The Client covenants to, always, respect and protect the confidentiality of information acquired under this Agreement except where either party may be entitled or bound to disclose information or under compulsion of law or pursuant to the requirements of regulatory agencies.


The Client and the Fund Manager agree that they or their authorized representatives will timely meet and negotiate in good faith to resolve any problems or disputes that may arise in performance of the terms and provisions of this Agreement.

If an attempt at settlement fails, the dispute shall be resolved by arbitration in Lagos, Nigeria, in accordance with the Arbitration and Conciliation Act, Cap A18, LFN, 2004, or any re-enactment or amendment of the same Law for the time being in force by a single arbitrator, appointed jointly by the parties failing which either party may apply to the chairperson, Lagos Court of Arbitration to appoint a single arbitrator.


The Client shall not assign its rights or obligations hereunder or the benefit of this Agreement without the prior written consent of the Fund Manager.


If Client is a natural person, the death, disability or incompetence of Client will not terminate or change the terms of this Agreement.

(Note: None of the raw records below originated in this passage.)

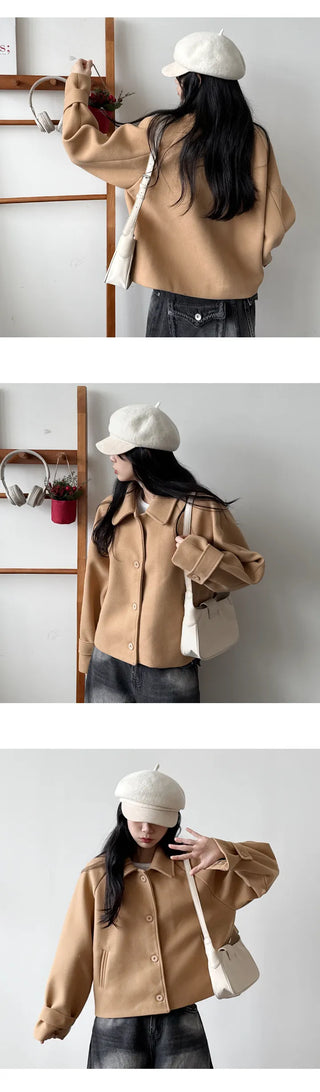 Short Coat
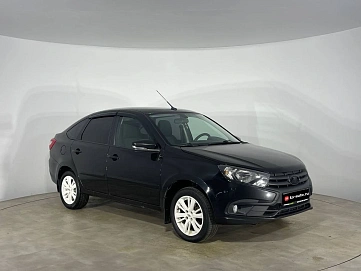 Lada (ВАЗ) Granta, 2019г, передний привод, механика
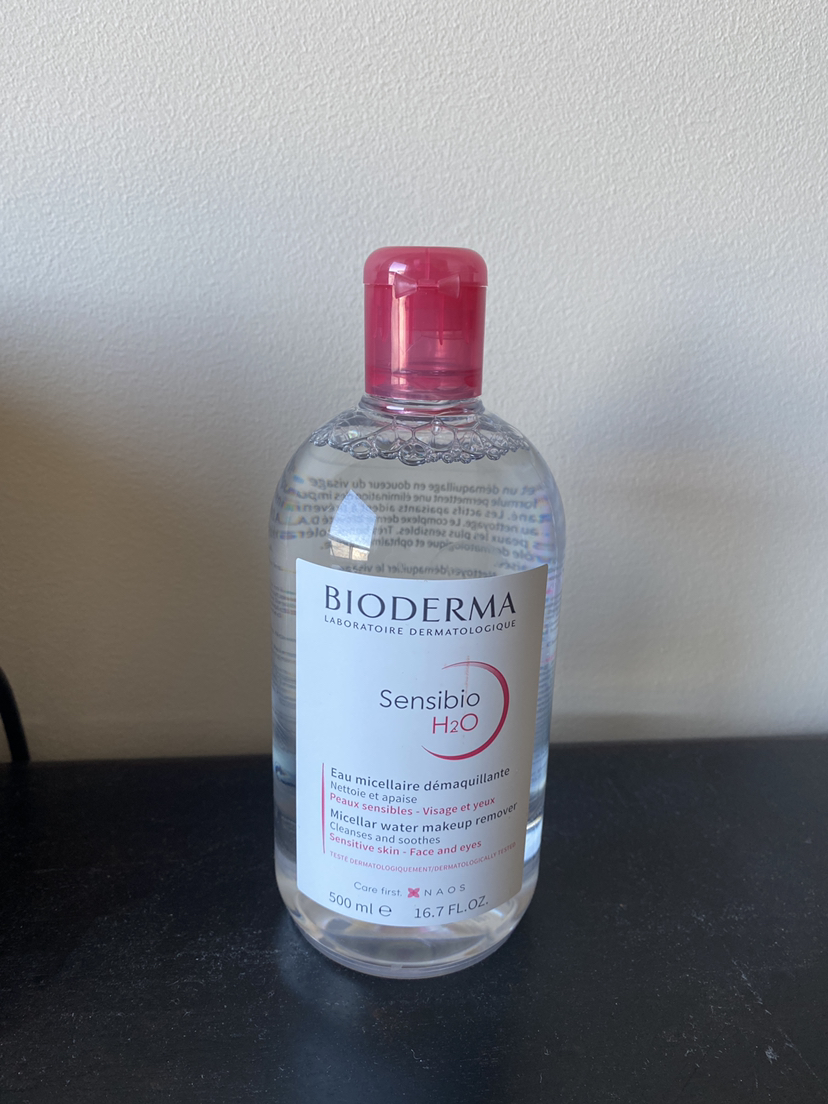 Bioderma Sensibio H2O Micellar Water 500ml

However, Client’s executor, guardian, attorney-in-fact, or other authorized representative(s) may terminate this Agreement by giving written notice to the Fund Manager.

10.   LAW

This Agreement shall be governed and interpreted in accordance with the Laws of the Federal Republic of Nigeria.

If any provision of this Agreement is or should become inconsistent with any law or rule of any governmental or regulatory body having jurisdiction over the subject matter of this Agreement, the provision will be deemed to be rescinded or modified in accordance with any such law or rule. In all other respects, this Agreement will continue and remain in full force and effect.

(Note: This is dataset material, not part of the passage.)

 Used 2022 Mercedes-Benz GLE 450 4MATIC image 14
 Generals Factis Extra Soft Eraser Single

Notices: Notices required to be given under this Agreement will be sent either via registered mail, hand delivery or electronic mail to the addresses given herein, or such other addresses of which the recipient advises the other party in writing sent in accordance with this provision and will be deemed given (1) if sent via e-mail, on the day it is sent (2) if sent via registered mail, three (3) days after it is sent (proof of delivery would be required); and (3) if hand delivered, on the day it is acknowledged/received. The Fund Manager may rely on any notice reasonably believed to be genuine and authorized.

Professional Opinion: The Client hereby warrants that he/she/it has independently obtained an opinion from a lawyer, accountant, banker and/or other relevant professionals before investing in any particular product under this Agreement and by signing this Agreement the investor affirms that he/she/it understands the provisions of this Agreement and product(s) being sold to him/her/it and that it is suitable to his/her/its needs.


The Client shall indemnify the Fund Manager in respect of claims, demands, costs and expenses made, suffered, or sustained to the extent that the claims, demands, costs and expenses arise directly out of the gross negligence or willful default of the Client or its employees, agents or representatives. Each party shall only be liable to the other for any expense, loss or damage suffered by or occasioned to the extent that a party has been grossly negligent, or is in willful default, of its duties under this Agreement in which event the extent of the liability of that party shall be limited to the market value of the investment at the date of discovery of the loss without reference to any special circumstances and, in no event shall that party be liable for any special, general or consequential damages, even if that party has been advised of the possibility of such damages. Neither party shall be liable to the other for any partial or non-performance of its obligation hereunder from a failure of transmission, communication or computer facilities, due to industrial action, acts or regulations of any governmental or supranational bodies or the failure of any Agent or Securities Depositor.